Name Type Description Default
uniprot_accessions InputFile

Text file with UniProt accessions (one per line) as query. Use - for stdin.

required
output_csv OutputFile

Output CSV file with complex results. Use - for stdout.

required
limit Limit

Maximum number of complex results to return.

100
timeout Timeout

Maximum seconds to wait for query to complete.

1800
_ Common | None

Common CLI options.

None

emdb(uniprot_accessions, output_csv, /, *, limit=10000, timeout=1800, _=None)

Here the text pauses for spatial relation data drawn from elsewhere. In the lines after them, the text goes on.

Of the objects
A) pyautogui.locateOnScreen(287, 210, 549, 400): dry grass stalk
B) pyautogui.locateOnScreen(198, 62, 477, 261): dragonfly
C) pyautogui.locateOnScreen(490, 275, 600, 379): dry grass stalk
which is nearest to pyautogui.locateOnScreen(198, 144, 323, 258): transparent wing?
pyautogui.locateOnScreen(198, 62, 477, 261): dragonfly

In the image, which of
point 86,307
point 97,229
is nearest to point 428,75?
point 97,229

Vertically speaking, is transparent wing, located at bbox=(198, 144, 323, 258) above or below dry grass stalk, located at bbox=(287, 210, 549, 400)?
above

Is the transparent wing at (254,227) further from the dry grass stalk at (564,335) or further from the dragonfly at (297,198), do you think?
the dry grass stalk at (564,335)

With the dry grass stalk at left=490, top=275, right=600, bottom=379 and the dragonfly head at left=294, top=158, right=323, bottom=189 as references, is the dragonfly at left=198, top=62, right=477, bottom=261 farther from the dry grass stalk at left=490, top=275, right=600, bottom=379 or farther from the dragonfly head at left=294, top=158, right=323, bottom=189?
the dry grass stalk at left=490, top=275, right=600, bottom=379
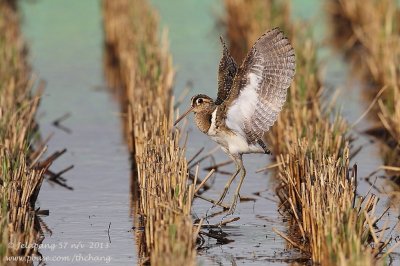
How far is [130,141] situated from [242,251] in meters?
3.74

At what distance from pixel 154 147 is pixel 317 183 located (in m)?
1.36

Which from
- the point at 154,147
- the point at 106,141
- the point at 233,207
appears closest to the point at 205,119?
the point at 154,147

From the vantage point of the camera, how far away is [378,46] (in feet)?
48.7

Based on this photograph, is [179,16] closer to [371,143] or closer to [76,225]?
[371,143]

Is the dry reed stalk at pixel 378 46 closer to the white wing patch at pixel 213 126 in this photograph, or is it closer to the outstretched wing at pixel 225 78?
the outstretched wing at pixel 225 78

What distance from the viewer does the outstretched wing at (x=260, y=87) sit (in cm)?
821

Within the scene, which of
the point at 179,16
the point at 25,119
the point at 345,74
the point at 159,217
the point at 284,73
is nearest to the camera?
the point at 159,217

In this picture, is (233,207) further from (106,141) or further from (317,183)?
(106,141)

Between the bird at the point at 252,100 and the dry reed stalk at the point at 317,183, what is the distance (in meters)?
0.40

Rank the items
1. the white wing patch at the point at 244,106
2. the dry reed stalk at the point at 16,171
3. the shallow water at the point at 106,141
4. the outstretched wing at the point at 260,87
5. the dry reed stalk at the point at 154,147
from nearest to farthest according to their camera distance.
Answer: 1. the dry reed stalk at the point at 154,147
2. the dry reed stalk at the point at 16,171
3. the shallow water at the point at 106,141
4. the outstretched wing at the point at 260,87
5. the white wing patch at the point at 244,106

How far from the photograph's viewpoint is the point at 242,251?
26.0 ft

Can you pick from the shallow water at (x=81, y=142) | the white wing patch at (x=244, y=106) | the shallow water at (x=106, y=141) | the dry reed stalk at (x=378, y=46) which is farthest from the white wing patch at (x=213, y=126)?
the dry reed stalk at (x=378, y=46)

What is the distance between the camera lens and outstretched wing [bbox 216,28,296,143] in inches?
323

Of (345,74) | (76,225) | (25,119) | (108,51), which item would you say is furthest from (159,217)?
(108,51)
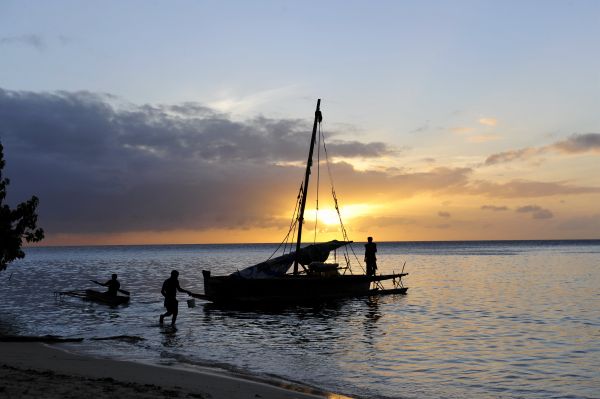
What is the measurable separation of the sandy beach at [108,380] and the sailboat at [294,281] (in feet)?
56.3

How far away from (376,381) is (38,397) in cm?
917

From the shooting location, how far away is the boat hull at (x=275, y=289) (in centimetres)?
3375

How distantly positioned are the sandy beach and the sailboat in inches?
676

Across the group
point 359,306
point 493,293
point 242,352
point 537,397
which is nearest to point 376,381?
point 537,397

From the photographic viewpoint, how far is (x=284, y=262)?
36.2 m

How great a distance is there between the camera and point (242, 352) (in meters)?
19.5

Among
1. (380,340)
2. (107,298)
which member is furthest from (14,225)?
(380,340)

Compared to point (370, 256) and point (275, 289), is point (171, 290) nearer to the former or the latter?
point (275, 289)

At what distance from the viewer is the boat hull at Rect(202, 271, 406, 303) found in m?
33.8

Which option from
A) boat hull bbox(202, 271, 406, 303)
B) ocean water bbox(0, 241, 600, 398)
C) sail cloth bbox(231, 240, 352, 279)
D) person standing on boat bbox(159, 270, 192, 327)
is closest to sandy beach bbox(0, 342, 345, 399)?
ocean water bbox(0, 241, 600, 398)

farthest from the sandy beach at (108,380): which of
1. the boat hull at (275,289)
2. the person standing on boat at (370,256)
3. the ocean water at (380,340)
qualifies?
the person standing on boat at (370,256)

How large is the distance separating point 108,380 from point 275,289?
76.4 feet

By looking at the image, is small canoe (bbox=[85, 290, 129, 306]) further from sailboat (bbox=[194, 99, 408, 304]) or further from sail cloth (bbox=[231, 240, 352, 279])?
sail cloth (bbox=[231, 240, 352, 279])

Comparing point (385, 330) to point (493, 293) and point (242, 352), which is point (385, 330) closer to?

Search for EMDB identifiers of given UniProt accessions.

Search for Electron Microscopy Data Bank (EMDB) identifiers of given UniProt accessions in the Uniprot SPARQL endpoint.

Parameters:

Name Type Description Default
uniprot_accessions InputFile

Text file with UniProt accessions (one per line). Use - for stdin.

required
output_csv OutputFile

Output CSV with EMDB IDs per UniProt accession. CSV has columns: uniprot_accession, emdb_id. Use - for stdout.

required
limit Limit

Maximum number of EMDB entry identifiers to return.

10000
timeout Timeout

Maximum seconds to wait for query to complete.

1800
_ Common | None

Common CLI options.

None

go(term, output_csv, /, *, aspect=None, limit=100, _=None)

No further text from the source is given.